### Records for this exercise
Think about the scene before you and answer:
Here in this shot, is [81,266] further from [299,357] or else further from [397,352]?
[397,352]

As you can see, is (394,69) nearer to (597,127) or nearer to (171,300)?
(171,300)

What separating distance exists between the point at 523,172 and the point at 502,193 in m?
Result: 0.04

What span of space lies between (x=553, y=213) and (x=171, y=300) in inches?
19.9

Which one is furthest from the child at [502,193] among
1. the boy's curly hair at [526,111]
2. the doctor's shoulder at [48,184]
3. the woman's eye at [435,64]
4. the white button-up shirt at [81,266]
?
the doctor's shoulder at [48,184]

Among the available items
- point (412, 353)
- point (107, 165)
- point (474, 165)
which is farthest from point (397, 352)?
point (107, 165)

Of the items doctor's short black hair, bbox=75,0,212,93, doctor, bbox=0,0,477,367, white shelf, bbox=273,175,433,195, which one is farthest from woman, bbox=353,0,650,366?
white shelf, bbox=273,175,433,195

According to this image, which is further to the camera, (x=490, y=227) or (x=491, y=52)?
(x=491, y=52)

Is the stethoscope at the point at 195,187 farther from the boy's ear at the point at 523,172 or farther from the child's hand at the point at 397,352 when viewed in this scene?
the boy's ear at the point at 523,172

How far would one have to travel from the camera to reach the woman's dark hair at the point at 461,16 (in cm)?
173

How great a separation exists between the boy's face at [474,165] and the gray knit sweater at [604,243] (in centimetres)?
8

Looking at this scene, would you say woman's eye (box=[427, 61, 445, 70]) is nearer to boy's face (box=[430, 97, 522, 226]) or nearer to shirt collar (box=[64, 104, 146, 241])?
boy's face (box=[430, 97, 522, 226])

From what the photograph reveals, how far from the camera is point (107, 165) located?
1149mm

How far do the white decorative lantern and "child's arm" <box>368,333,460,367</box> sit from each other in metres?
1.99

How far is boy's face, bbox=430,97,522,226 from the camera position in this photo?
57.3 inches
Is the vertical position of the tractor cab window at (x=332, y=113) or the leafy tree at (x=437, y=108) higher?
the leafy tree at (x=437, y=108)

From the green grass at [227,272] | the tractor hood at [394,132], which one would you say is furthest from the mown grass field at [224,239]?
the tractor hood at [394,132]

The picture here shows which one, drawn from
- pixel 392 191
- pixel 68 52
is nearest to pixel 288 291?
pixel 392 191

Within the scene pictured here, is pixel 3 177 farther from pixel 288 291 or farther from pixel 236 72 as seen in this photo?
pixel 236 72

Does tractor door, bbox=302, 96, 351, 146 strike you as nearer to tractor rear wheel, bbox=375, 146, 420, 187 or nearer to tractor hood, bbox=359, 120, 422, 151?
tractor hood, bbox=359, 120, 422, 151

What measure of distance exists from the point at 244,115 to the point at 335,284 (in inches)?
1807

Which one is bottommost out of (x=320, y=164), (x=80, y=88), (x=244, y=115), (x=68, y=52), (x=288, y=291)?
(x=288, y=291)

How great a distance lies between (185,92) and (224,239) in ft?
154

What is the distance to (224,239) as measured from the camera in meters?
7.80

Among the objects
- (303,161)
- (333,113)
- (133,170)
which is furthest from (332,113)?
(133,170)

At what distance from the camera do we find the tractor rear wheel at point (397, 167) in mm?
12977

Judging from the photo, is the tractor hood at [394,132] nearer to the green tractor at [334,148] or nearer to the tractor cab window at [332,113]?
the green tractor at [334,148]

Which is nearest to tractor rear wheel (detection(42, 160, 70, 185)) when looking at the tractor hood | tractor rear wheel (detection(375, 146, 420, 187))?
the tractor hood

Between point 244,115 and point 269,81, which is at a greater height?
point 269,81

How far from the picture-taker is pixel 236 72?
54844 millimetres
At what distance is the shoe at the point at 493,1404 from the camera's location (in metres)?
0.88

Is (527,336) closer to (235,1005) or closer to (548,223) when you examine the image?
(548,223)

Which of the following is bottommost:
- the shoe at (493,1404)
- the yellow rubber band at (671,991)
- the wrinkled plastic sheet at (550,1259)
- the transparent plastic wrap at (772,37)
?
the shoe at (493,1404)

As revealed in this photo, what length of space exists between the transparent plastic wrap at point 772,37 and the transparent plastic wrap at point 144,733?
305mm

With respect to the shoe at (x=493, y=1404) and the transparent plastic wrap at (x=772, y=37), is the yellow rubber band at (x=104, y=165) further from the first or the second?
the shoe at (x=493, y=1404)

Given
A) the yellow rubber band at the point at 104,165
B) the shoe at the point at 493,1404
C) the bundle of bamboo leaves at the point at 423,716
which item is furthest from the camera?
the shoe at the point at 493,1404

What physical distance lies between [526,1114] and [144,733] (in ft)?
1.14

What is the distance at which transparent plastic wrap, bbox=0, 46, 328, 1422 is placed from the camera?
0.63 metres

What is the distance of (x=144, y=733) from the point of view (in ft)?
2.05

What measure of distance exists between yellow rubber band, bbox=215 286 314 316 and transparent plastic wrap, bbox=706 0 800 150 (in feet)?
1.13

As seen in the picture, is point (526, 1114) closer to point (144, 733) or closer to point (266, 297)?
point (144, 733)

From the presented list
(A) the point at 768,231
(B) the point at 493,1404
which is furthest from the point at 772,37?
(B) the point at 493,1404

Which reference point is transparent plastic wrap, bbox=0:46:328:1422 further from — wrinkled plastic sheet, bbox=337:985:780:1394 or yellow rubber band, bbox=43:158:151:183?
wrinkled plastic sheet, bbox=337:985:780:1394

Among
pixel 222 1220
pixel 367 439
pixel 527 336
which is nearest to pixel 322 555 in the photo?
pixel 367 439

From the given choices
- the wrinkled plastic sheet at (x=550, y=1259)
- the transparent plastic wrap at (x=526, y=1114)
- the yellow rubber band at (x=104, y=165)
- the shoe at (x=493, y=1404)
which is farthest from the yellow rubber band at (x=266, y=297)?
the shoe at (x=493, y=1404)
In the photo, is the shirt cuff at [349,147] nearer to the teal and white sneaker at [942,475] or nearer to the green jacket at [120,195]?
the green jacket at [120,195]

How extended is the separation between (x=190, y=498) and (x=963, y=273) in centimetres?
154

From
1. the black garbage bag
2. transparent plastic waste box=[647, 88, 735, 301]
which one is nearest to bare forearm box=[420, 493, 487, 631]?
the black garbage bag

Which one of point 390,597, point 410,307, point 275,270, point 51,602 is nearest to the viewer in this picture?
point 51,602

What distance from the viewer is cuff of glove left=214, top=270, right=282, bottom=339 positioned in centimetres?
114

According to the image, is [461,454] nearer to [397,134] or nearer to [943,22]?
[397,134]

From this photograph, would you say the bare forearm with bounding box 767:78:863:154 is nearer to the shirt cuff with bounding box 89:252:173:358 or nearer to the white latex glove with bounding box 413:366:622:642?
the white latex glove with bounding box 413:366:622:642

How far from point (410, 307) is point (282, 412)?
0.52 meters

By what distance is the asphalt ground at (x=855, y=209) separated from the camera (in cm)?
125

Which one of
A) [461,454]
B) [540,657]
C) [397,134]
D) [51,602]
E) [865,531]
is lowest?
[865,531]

### Instructions for the task
Give the records from the start through the line containing "Result: 0.04", both ends included, as a two-column CSV with the header text,answer. Use one row per record, put each value in its own quoted field, and turn line breaks into spaces.

### Response
text,answer
"Think about the scene before you and answer: Here in this shot, is [81,266] further from [299,357] or else further from [397,352]?","[397,352]"
"As you can see, is (394,69) nearer to (597,127) or nearer to (171,300)?","(171,300)"
"What separating distance exists between the point at 523,172 and the point at 502,193 in m?","Result: 0.04"